Si les agents IA gagnent en autonomie, le contrôle humain reste indispensable. Pour prévenir les dérives, de nombreux systèmes exigent une validation manuelle avant toute action sensible. Mais ce garde-fou montre aujourd’hui ses limites, comme le montre les chercheurs de Checkmarx, société spécialisée en cybersécurité dans une étude. Ils ont effet identifié une technique nommée Lies-in-the-Loop (LITL). Son principe est simple : injecter des instructions malveillantes dans les prompts afin de tromper l’utilisateur au moment décisif, celui où il clique sur « approuver ». Les mécanismes de validation humaine sont pourtant conçus comme un ultime filet de sécurité. Avant d’exécuter des opérations critiques, comme lancer du code, modifier des fichiers ou accéder à des ressources système, l’agent IA sollicite explicitement l’accord d’un humain.

Or, selon l’étude, ces boîtes de dialogue peuvent être manipulées, au point d’induire la personne en erreur lors de leur examen. Résultat : maintenir un humain « dans la boucle » ne suffit plus à neutraliser les abus au niveau des prompts. Pire, ce mécanisme cesse d’être un garde-fou pour devenir une véritable surface d’attaque, soulignent les experts.

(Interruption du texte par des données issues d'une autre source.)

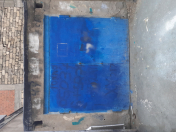 Satılır 20 m2 qaraj Montin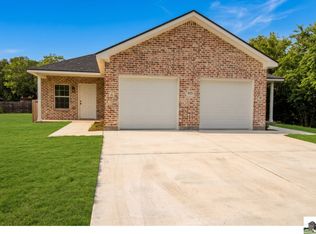921 Ashwood Dr #A, Harker Heights, TX 76548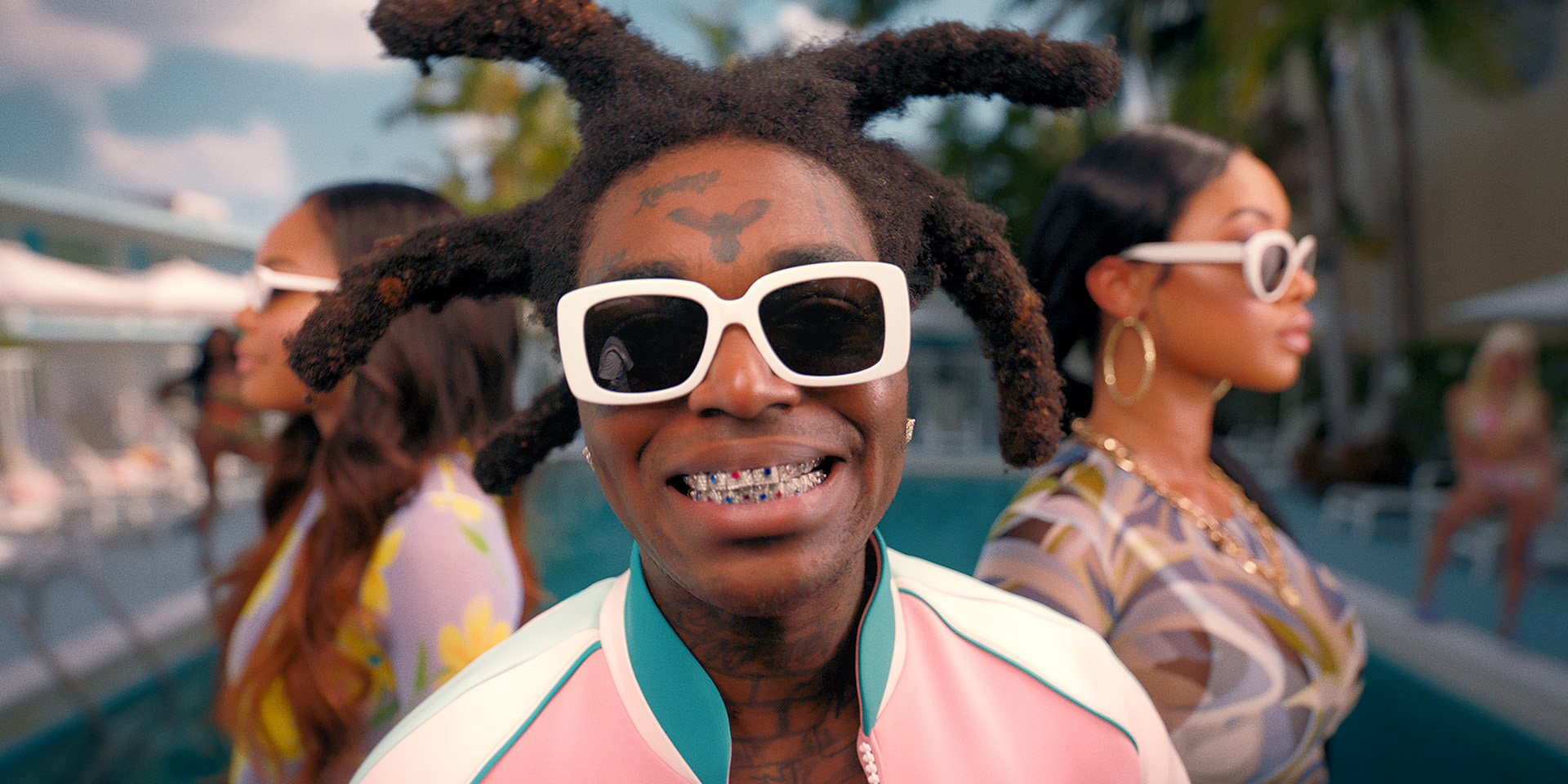 Color by Gloss - Music Video Color by Gloss - Music Video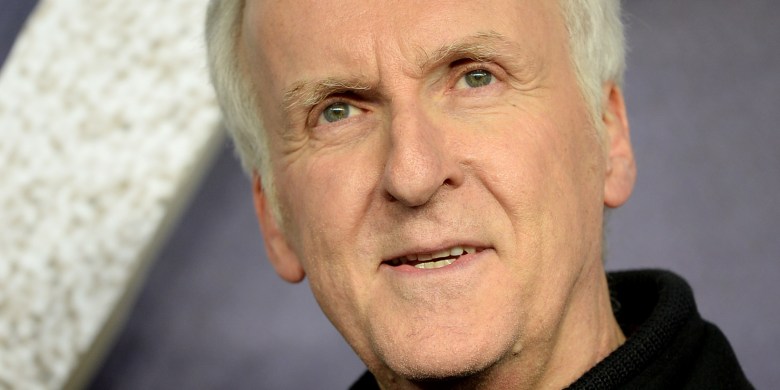 James Cameron Says ‘Avatar: The Way Of Water’ Uses The Best’ Visual Effects
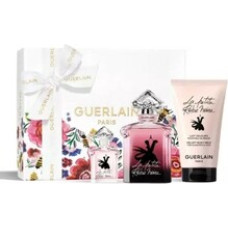 Guerlain La Petite Robe Noire Eau de Parfum Intense Gift Set EDP 50ml, Body Lotion 75ml and Miniature EDP 5ml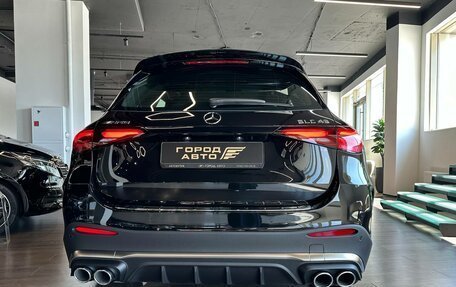 Mercedes-Benz GLC AMG, 2025 год, 13 000 000 рублей, 8 фотография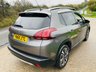 USED 2016 66 PEUGEOT 2008 1.2 PureTech Allure SUV 5dr Petrol Manual Euro 6 (82 ps) 
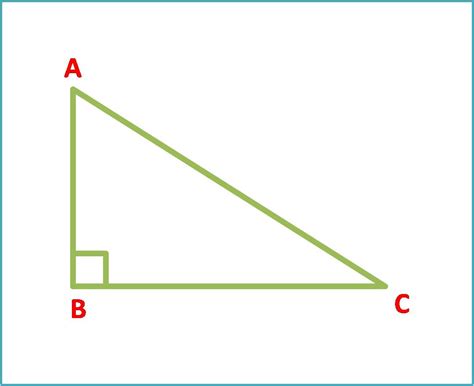 bagaimana menentukan sisi miring  segitiga siku siku de eka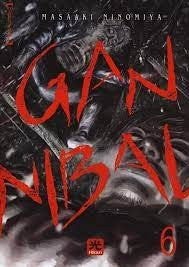 Gannibal 6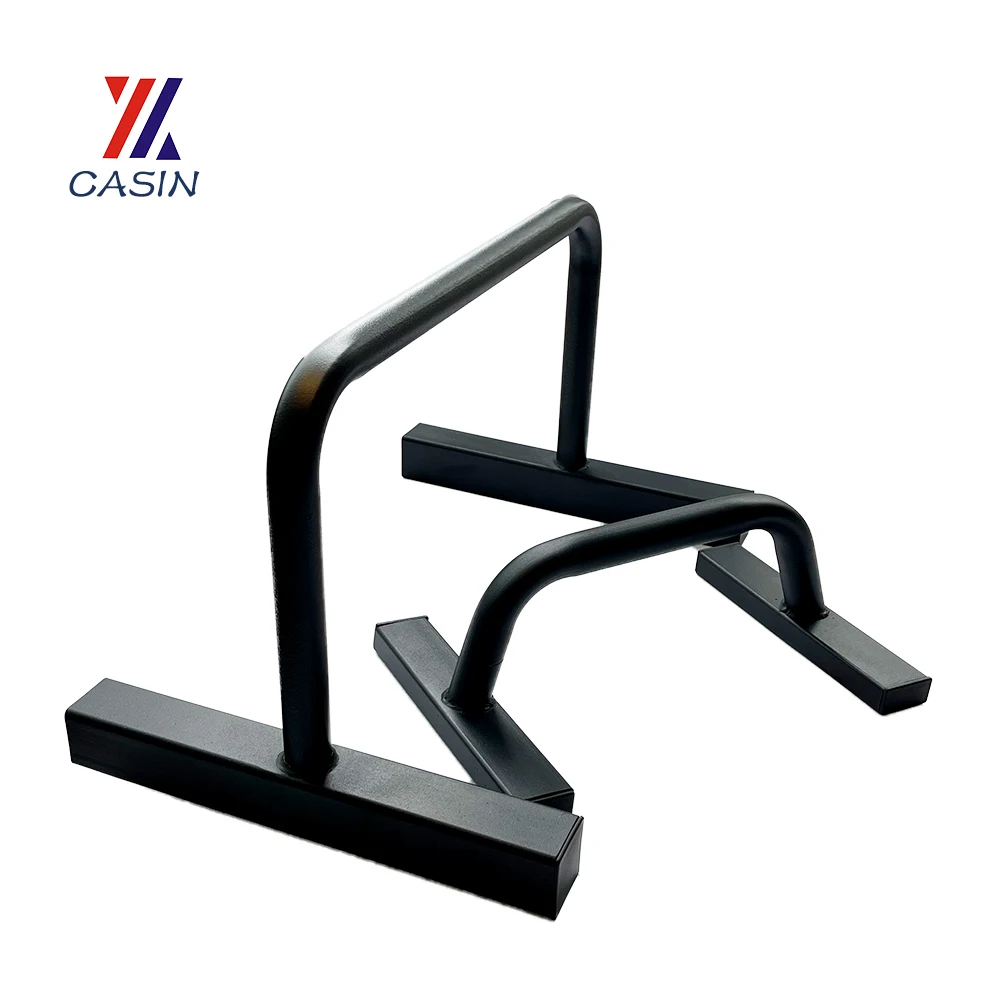 New design heavy duty high grade steel pushup stand bar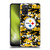 NFL Pittsburgh Steelers Graphics Digital Camouflage Soft Gel Case for Samsung Galaxy A03s (2021)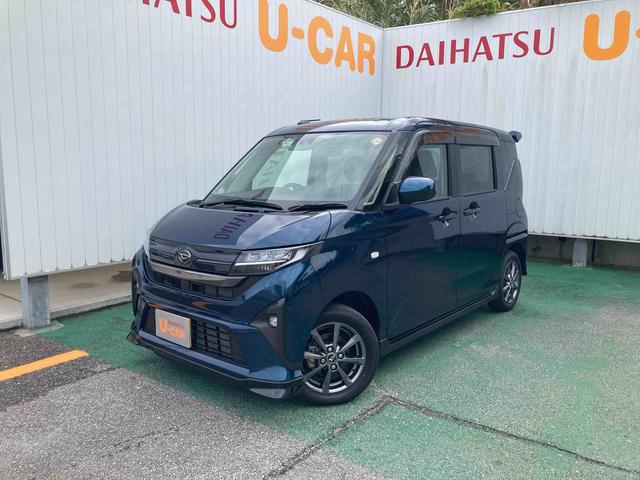 ムーヴＧ（沖縄県）の中古車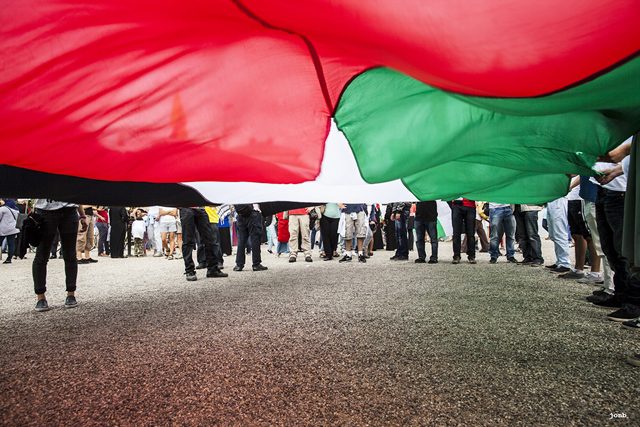 gaza-supporters-amsterdam-byjon (2)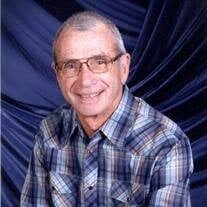 Harold Don McGraw Obituary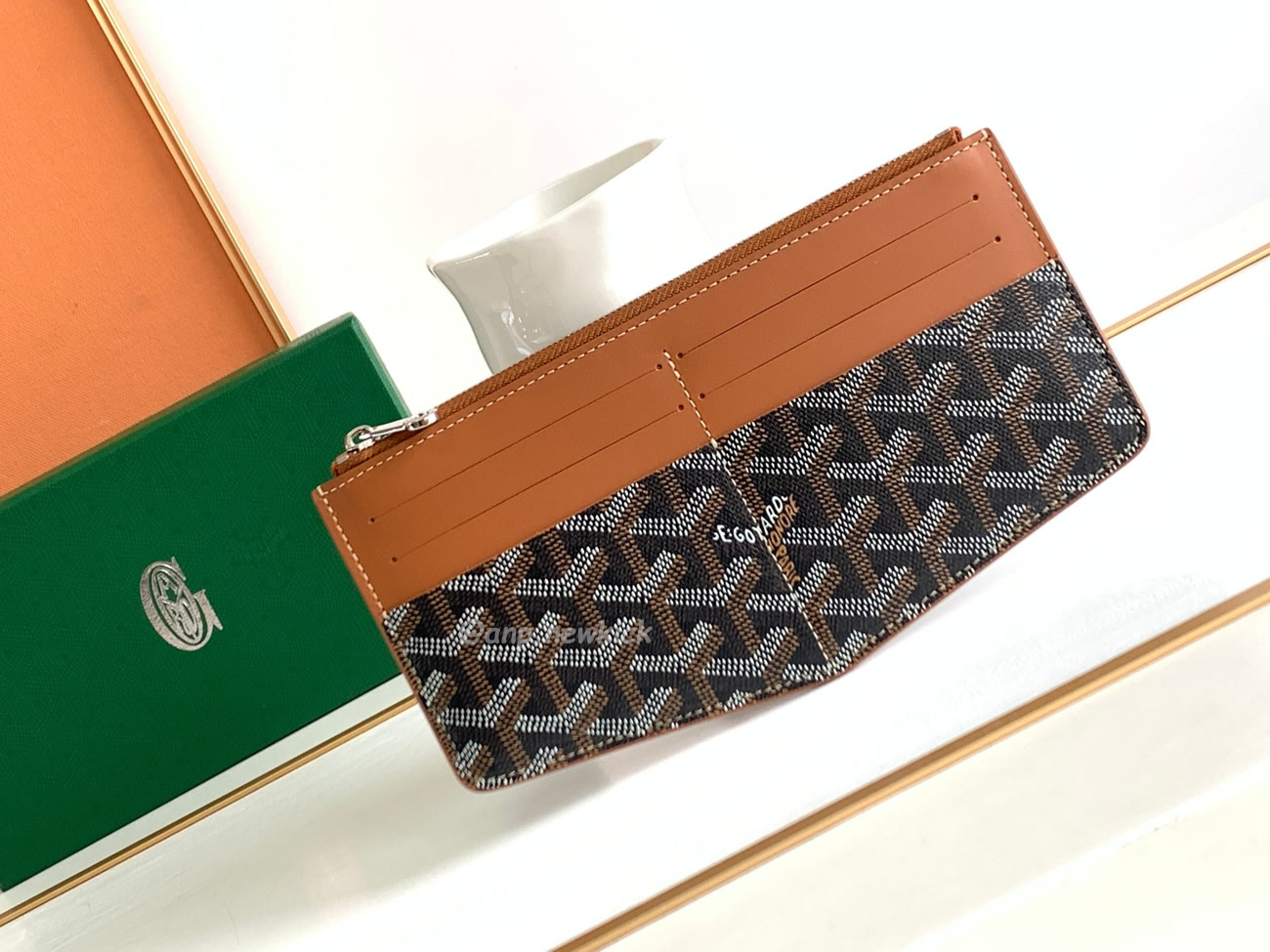 Goyard Insert Louise Card Holder (10) - www.newkick.org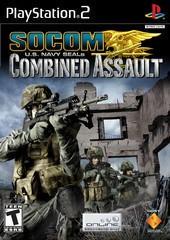 SOCOM US Navy Seals: Combined Assault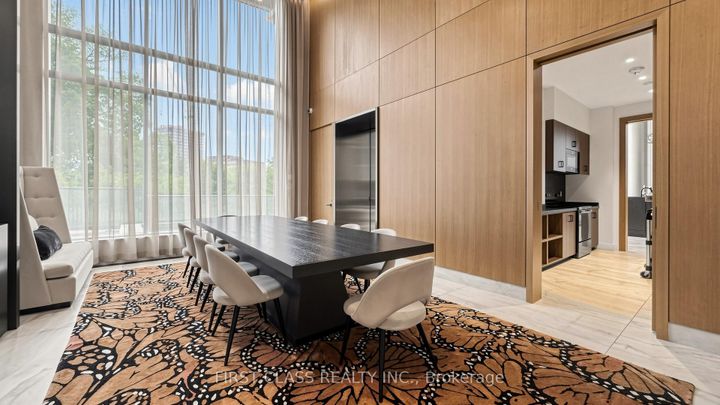 Photo 32 at 710 - 25 Adra Grado Way, Bayview Village, Toronto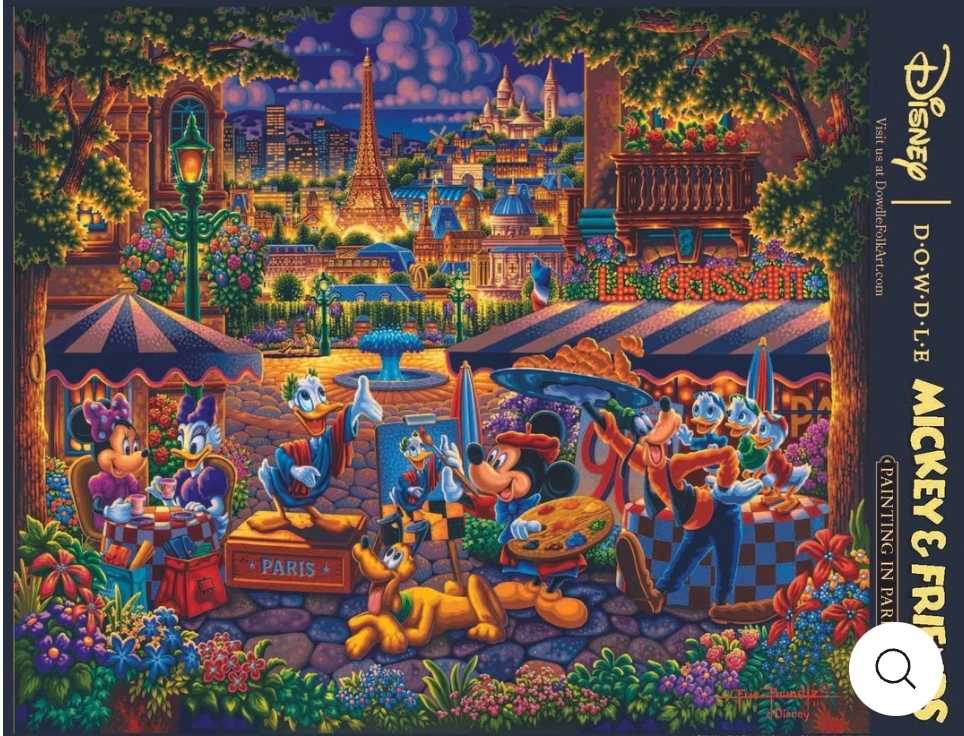 Micro Puzzles- Gifted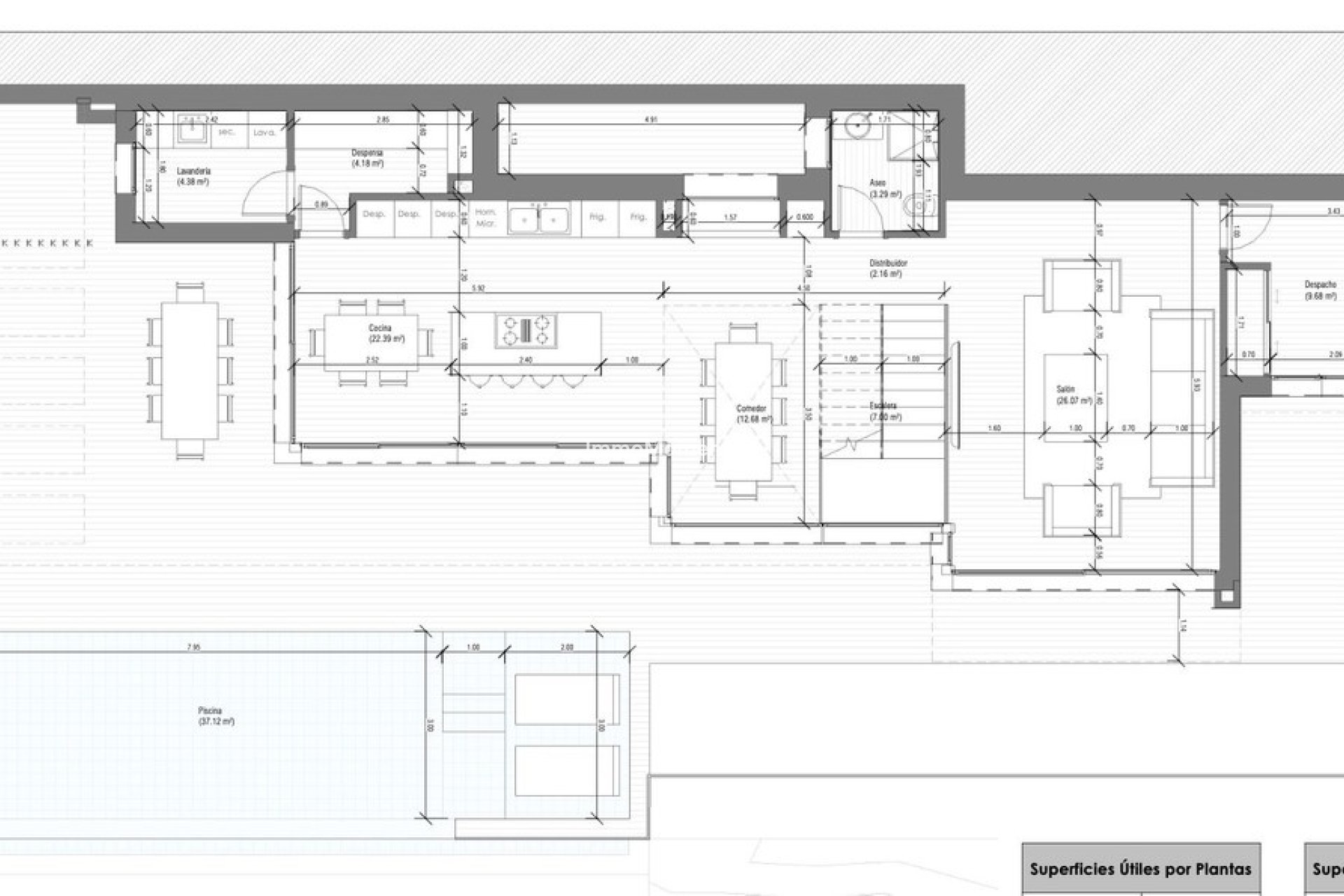 Bestaande woning - Vrijstaande villa - Benahavís - La Quinta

Une manipulation des boîtes de dialogue

La faille découverte se situe dans l’affichage de la validation. Checkmarx montre que des attaquants peuvent manipuler les dialogues en masquant des instructions malveillantes derrière du texte anodin ou en poussant des commandes cachées dangereuses. Ils peuvent aussi forcer l’IA à générer des résumés trompeurs de l’action réelle. Les interfaces en ligne de commande amplifient le risque, glisse les chercheurs avec des sorties longues, un format sommaire et un défilement. La menace est donc élevée si un agent IA dispose de privilèges élevés. Une seule validation frauduleuse peut suffire à déclencher l’exécution de commandes, l’accès au système de fichiers ou une compromission en chaîne.

Et les techniques ne s’arrêtent pas là. Les spécialistes décrivent également des attaques exploitant le format Markdown dans les dialogues. En jouant sur la mise en page, il devient possible de séparer visuellement un texte rassurant de commandes cachées ou même de présenter une fausse interface utilisateur. « Des attaquants peuvent théoriquement sortir du cadre du Markdown et afficher une interface factice », alertent les chercheurs. « Cela ouvre la voie à des attaques LITL bien plus sophistiquées, quasiment indétectables », ajoutent-ils.

Dans les terminaux CLI et via le format Markdown, les boîtes de dialogue de validation peuvent être manipulées pour cacher des commandes malveillantes, rendant les attaques LITL presque indétectables. (Crédit: Checkmarx)

La vigilance est de mise 

Les chercheurs recommandent aux développeurs d’agents IA de ne pas faire confiance automatiquement aux boîtes de dialogue, mais de les traiter comme potentiellement manipulables. Ils suggèrent de limiter le rendu des boîtes de dialogue, réduire l’usage de formats complexes et séparer clairement les résumés visibles par l’utilisateur des actions réellement exécutées. Ils conseillent également de vérifier que chaque opération validée correspond exactement à ce qui a été présenté à l’utilisateur au moment de la confirmation.

Pour les personnes, les experts précisent que les environnements graphiques riches facilitent la détection des comportements trompeurs, contrairement aux lignes de commande purement textuels. « Les extensions VS Code offrent un rendu Markdown complet, alors que les terminaux CLI se limitent souvent à un affichage ASCII de base », expliquent-ils. Les chercheurs ont signalé le problème à Anthropic et Microsoft, qui l’ont reconnu mais ne l’ont pas classé comme vulnérabilité de sécurité.